August 12, 2013 4:44 PM  
Blogger Geoff Manaugh said...

Thanks, Tulse!

August 12, 2013 10:07 PM  
Anonymous Anonymous said...

It reminds me of a cloud chamber. GlenH

August 13, 2013 2:50 AM  
Anonymous The World Archive said...

Interesting. Could also be seen as just two graphic representations of temporal signatures together. Is the digital film timer measuring the tree or is the tree measuring the digital timer?

The timer moves through stopped time. A pause in the video shows the same time.

August 13, 2013 9:25 AM  
Blogger Sascha Pohflepp said...

Wow this is beautiful, and pretty much exactly the concept and aesthetic of an (animated) version of Seasons of the Void.
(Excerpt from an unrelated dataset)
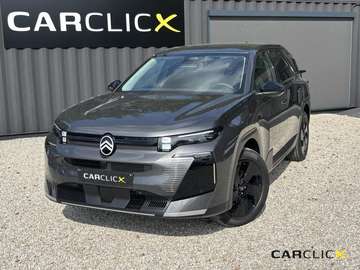 1.2 Hybrid aut. MAX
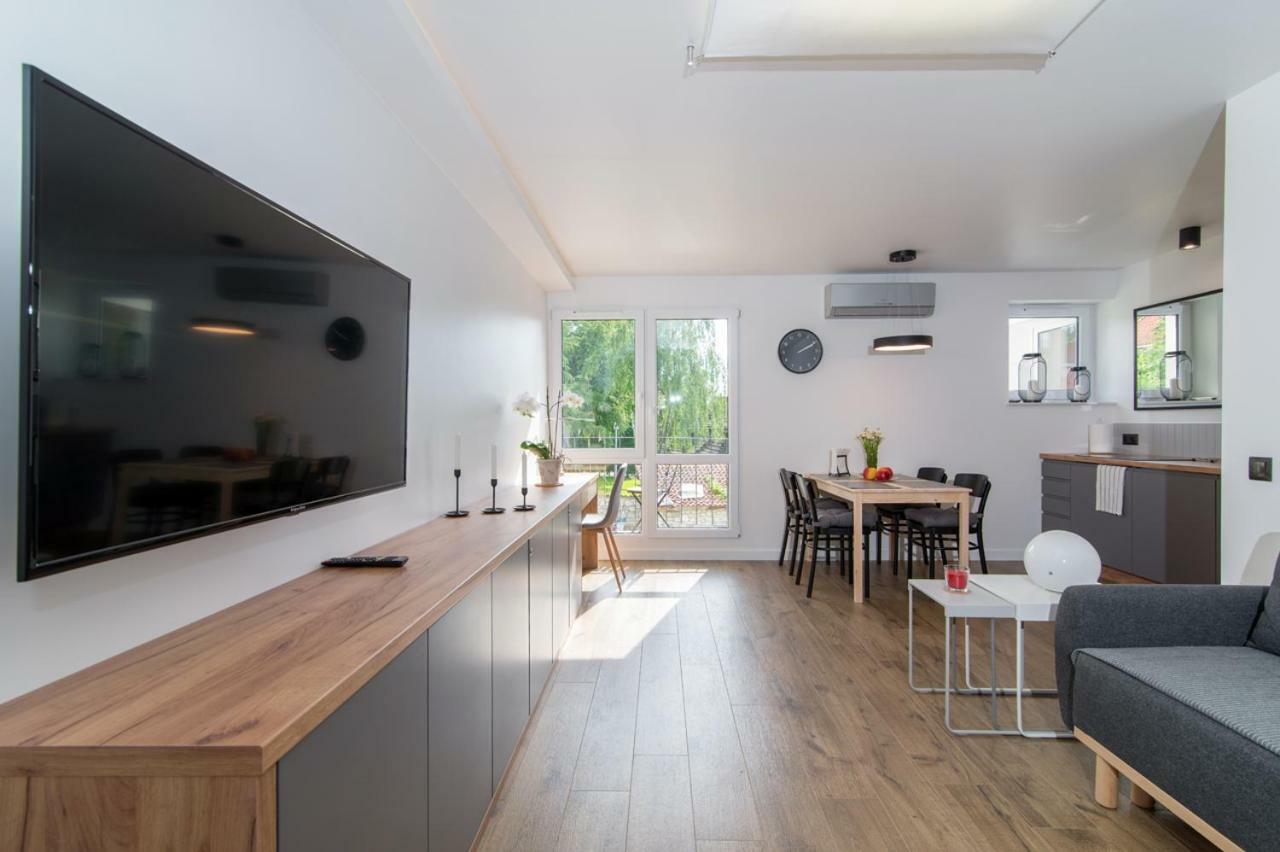 Apartamenty Rynek3 , Казимеж Долни Екстериор снимка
We were specifically thinking of tree rings as cosmograms (!) and if we ever make an animated version (which we will) this work by Watson will become a major point of reference.

September 22, 2013 7:30 PM  
Anonymous EricaW said...

What I'm finding most disturbing is that these animations - which reveal a 'liveliness' in normally static objects of milled lumber, were created by the near-total destruction of the entire substance of that lumber. These are recordings of the tree's life events, the record of in the rings and periodic (spring) bursts of branches, dimples of vestigial branches and scars long-since outgrown ... but that life, which we are only now made aware of, was terminated for the purpose of sawn lumber. Then these particular boards of lumber are terminated without use (there are no nail or screw scars), instead reduced to sawdust for the purposes of an ephemeral digital record.
At least in the case of trees, sawdust tends to help grow more trees ... but how much do you want to bet that the sawdust produced by this process will be bagged a long time before it ever sees a forest again?
Profoundly disturbing .... a natural process revealed in vibrant life and chronology, and simultaneously utterly destroyed as a physical living thing to become completely, ephemerally abstract.
I wonder if my reaction would change if it were a complete log round instead of lumber?